- [WHAT TO WORK ON]:
A faithful transcription of all lines below is the expected answer.

[Saved data entries]
****

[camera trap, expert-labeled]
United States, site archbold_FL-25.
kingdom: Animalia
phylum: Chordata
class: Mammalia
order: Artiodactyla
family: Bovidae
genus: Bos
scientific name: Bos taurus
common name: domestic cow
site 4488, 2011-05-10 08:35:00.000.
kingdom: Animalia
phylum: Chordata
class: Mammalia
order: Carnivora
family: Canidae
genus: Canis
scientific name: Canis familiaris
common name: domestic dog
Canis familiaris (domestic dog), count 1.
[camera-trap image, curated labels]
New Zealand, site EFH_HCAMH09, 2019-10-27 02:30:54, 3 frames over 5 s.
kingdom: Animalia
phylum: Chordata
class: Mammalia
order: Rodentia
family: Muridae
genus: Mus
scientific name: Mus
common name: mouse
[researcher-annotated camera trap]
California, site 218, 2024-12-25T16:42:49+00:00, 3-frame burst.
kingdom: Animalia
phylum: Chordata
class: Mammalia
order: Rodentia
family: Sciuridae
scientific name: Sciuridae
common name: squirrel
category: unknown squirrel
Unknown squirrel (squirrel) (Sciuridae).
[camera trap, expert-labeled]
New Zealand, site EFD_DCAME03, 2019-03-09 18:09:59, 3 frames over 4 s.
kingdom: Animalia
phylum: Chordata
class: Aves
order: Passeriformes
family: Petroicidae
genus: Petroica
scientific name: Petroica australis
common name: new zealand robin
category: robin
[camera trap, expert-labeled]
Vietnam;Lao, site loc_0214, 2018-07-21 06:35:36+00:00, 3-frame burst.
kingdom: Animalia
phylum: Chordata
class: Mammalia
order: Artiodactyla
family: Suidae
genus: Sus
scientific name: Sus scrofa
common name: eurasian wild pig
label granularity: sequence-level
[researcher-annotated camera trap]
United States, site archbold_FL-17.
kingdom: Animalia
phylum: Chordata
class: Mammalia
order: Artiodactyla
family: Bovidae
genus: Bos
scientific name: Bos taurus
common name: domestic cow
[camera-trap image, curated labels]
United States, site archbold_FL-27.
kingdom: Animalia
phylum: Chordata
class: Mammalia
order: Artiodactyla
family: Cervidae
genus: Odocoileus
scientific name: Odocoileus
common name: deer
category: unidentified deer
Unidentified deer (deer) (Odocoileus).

****

- [FINISHED EXERCISE]:
[camera trap, expert-labeled]
United States, site archbold_FL-25.
kingdom: Animalia
phylum: Chordata
class: Mammalia
order: Artiodactyla
family: Bovidae
genus: Bos
scientific name: Bos taurus
common name: domestic cow
site 4488, 2011-05-10 08:35:00.000.
kingdom: Animalia
phylum: Chordata
class: Mammalia
order: Carnivora
family: Canidae
genus: Canis
scientific name: Canis familiaris
common name: domestic dog
Canis familiaris (domestic dog), count 1.
[camera-trap image, curated labels]
New Zealand, site EFH_HCAMH09, 2019-10-27 02:30:54, 3 frames over 5 s.
kingdom: Animalia
phylum: Chordata
class: Mammalia
order: Rodentia
family: Muridae
genus: Mus
scientific name: Mus
common name: mouse
[researcher-annotated camera trap]
California, site 218, 2024-12-25T16:42:49+00:00, 3-frame burst.
kingdom: Animalia
phylum: Chordata
class: Mammalia
order: Rodentia
family: Sciuridae
scientific name: Sciuridae
common name: squirrel
category: unknown squirrel
Unknown squirrel (squirrel) (Sciuridae).
[camera trap, expert-labeled]
New Zealand, site EFD_DCAME03, 2019-03-09 18:09:59, 3 frames over 4 s.
kingdom: Animalia
phylum: Chordata
class: Aves
order: Passeriformes
family: Petroicidae
genus: Petroica
scientific name: Petroica australis
common name: new zealand robin
category: robin
[camera trap, expert-labeled]
Vietnam;Lao, site loc_0214, 2018-07-21 06:35:36+00:00, 3-frame burst.
kingdom: Animalia
phylum: Chordata
class: Mammalia
order: Artiodactyla
family: Suidae
genus: Sus
scientific name: Sus scrofa
common name: eurasian wild pig
label granularity: sequence-level
[researcher-annotated camera trap]
United States, site archbold_FL-17.
kingdom: Animalia
phylum: Chordata
class: Mammalia
order: Artiodactyla
family: Bovidae
genus: Bos
scientific name: Bos taurus
common name: domestic cow
[camera-trap image, curated labels]
United States, site archbold_FL-27.
kingdom: Animalia
phylum: Chordata
class: Mammalia
order: Artiodactyla
family: Cervidae
genus: Odocoileus
scientific name: Odocoileus
common name: deer
category: unidentified deer
Unidentified deer (deer) (Odocoileus).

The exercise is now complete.